§ About this exercise:
Please extend the biographical passage on Chimamanda Ngozi Adichie below, picking up right after its final sentence.

Chimamanda Ngozi Adichie was born September 15, 1977 in Enugu, Nigeria. She was raised in Nsukka near the University of Nigeria. Her father, James Nwoye Adichie, was a professor of statistics and later became the Deputy Vice-Chancellor of the University. Her mother, Ifeoma Aidichie, became the first female registrar at the University. Adichie is the fifth child in a family of six children. She is of Igbo descent and her ancestral home is in Abba.
Adichie was an A student who often butted heads with her teachers. Despite her reputation, she received several academic awards. Adichie enrolled in medical school at the behest of her father. She soon dropped out to pursue her dream of becoming a writer. When she was 19, she left Nigeria on a scholarship to Drexel University in Philadelphia. She studied communication at Drexel and earned a degree in communication and political science at Eastern Connecticut State University. She graduated summa cum laude in 2001. Later that year, she began MFA courses in literature at Johns Hopkins University.
Adichie credits Chinua Achebe, Igbo author of Nigerian masterwork Things Fall Apart, with her literary success. She once lived in Achebe’s house and believes his halo surrounded her. After reading his book at 10 years old, she realized that people who looked like her could exist in books. Her desire to write was sparked by his work.

§ Entries shown:

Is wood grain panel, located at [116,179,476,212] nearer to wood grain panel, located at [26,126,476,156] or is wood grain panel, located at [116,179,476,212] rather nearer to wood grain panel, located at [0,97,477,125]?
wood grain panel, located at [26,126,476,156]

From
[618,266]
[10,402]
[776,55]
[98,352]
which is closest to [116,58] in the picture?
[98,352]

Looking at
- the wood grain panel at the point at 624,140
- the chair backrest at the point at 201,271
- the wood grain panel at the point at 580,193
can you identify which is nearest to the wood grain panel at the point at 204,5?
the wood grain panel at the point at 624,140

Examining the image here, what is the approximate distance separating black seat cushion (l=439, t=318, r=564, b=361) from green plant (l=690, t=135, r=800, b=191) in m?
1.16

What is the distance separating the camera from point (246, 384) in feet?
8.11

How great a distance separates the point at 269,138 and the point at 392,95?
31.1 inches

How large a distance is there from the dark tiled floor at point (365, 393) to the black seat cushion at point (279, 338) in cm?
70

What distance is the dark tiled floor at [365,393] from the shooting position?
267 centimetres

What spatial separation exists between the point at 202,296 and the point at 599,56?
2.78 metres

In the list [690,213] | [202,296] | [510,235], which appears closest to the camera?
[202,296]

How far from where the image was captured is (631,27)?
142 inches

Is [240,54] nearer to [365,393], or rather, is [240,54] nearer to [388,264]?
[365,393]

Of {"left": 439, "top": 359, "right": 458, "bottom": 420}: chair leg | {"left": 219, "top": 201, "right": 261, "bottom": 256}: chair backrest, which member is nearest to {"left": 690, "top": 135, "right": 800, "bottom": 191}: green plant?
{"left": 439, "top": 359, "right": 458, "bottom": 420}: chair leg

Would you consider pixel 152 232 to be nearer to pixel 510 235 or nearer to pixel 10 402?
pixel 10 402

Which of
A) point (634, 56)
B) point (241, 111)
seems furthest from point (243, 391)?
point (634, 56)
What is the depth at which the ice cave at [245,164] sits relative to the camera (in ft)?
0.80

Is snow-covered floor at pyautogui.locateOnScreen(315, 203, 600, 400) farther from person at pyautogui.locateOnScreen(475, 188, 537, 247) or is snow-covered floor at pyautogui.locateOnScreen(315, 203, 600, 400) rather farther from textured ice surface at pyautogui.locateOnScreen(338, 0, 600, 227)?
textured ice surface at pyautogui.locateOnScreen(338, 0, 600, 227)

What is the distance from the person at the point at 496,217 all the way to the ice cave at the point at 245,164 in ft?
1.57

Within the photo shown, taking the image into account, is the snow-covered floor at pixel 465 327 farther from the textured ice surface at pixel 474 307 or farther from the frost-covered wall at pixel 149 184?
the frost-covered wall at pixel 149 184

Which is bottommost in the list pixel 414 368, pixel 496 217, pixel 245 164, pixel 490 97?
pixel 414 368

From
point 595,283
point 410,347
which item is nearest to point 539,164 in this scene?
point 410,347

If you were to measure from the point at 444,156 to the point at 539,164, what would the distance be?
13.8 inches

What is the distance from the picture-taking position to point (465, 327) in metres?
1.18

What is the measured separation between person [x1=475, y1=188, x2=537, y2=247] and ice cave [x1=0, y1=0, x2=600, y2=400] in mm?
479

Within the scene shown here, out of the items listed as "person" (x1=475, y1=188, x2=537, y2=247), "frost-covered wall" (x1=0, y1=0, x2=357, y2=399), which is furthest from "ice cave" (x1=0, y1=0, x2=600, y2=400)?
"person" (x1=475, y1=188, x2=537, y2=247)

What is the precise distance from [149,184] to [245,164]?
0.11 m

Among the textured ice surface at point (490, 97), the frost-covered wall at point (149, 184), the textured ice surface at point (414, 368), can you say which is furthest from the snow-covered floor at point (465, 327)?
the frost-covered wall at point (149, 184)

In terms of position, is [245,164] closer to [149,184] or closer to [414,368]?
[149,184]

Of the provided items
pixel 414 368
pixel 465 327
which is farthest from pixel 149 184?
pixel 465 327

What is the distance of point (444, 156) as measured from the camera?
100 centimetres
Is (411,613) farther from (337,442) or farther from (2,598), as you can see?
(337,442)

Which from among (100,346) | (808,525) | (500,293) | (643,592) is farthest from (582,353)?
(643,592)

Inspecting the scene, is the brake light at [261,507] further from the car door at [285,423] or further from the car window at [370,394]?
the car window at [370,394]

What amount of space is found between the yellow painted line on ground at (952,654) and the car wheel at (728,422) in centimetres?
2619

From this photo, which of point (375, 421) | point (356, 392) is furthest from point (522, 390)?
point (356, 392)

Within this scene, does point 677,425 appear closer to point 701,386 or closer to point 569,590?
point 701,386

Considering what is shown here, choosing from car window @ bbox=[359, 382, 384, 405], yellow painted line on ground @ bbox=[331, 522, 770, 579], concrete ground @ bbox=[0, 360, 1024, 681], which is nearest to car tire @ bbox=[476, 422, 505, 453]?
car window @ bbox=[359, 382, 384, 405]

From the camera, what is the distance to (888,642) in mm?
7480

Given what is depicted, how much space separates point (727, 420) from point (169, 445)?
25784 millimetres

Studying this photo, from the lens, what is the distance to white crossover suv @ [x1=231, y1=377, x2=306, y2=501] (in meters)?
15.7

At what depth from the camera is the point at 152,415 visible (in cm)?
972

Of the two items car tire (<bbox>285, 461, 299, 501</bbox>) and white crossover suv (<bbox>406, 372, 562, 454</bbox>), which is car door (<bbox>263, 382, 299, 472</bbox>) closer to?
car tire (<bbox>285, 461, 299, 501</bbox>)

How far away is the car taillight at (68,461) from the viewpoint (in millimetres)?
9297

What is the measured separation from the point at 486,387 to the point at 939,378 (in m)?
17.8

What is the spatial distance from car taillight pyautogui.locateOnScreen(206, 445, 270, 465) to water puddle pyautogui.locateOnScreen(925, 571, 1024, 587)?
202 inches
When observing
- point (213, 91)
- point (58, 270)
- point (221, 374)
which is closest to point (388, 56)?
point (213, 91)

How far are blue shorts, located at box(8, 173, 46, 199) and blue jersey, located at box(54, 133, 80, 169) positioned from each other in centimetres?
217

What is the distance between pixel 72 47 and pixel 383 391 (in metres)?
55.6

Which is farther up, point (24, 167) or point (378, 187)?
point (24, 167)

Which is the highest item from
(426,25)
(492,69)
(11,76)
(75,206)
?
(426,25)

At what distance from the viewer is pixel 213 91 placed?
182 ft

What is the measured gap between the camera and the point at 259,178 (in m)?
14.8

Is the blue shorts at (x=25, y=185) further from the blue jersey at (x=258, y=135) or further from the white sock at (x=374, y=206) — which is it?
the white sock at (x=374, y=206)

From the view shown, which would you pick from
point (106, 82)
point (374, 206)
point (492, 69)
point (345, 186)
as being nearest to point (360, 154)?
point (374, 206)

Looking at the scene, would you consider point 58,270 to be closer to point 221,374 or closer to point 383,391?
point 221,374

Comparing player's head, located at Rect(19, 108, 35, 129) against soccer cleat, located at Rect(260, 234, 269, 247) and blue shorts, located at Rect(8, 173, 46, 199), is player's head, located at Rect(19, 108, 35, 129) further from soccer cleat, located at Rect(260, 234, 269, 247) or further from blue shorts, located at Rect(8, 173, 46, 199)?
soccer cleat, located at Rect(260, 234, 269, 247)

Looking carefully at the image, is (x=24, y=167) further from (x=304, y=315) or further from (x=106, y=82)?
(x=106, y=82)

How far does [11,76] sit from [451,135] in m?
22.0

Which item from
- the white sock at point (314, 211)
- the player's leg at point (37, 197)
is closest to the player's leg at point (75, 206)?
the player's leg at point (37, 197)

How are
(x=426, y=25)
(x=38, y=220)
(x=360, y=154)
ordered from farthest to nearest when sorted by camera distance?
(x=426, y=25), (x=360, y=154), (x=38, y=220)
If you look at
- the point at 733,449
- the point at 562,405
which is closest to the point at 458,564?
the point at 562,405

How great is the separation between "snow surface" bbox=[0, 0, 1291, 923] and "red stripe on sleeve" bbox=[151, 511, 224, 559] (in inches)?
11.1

§ Answer to this problem:
In 2003, Purple Hibiscus was published to wide acclaim. It was shortlisted for the Orange Prize and awarded the Commonwealth Writers’ Prize for Best First Book. She was awarded with the Orange Prize in 2007 for her second novel, Half of a Yellow Sun, about the Biafran War. In 2008, she received a MacArthur Fellowship. A collection of short stories, The Thing Around Your Neck, was published in 2009.
Adichie tries to combat the image of Africans as portrayed by Western media. Choosing to write first from her experience as an affluent and educated Nigerian, she was often criticized for shying away from the “real” Africa. But she struggled to write characters who were not “starving, or begin bullied by [Zimbabwean dictator] Mugabe, or dying of AIDS.” As reflected in her writing voice, Adichie is a staunch feminist and uses her work as a way to work through the misogyny and condescension she has faced as an African woman in the global literary community.
She splits her time between the Unites States and Nigeria, married to a Maryland-based doctor. Her next novel will chronicle the Nigerian immigrant experience in America.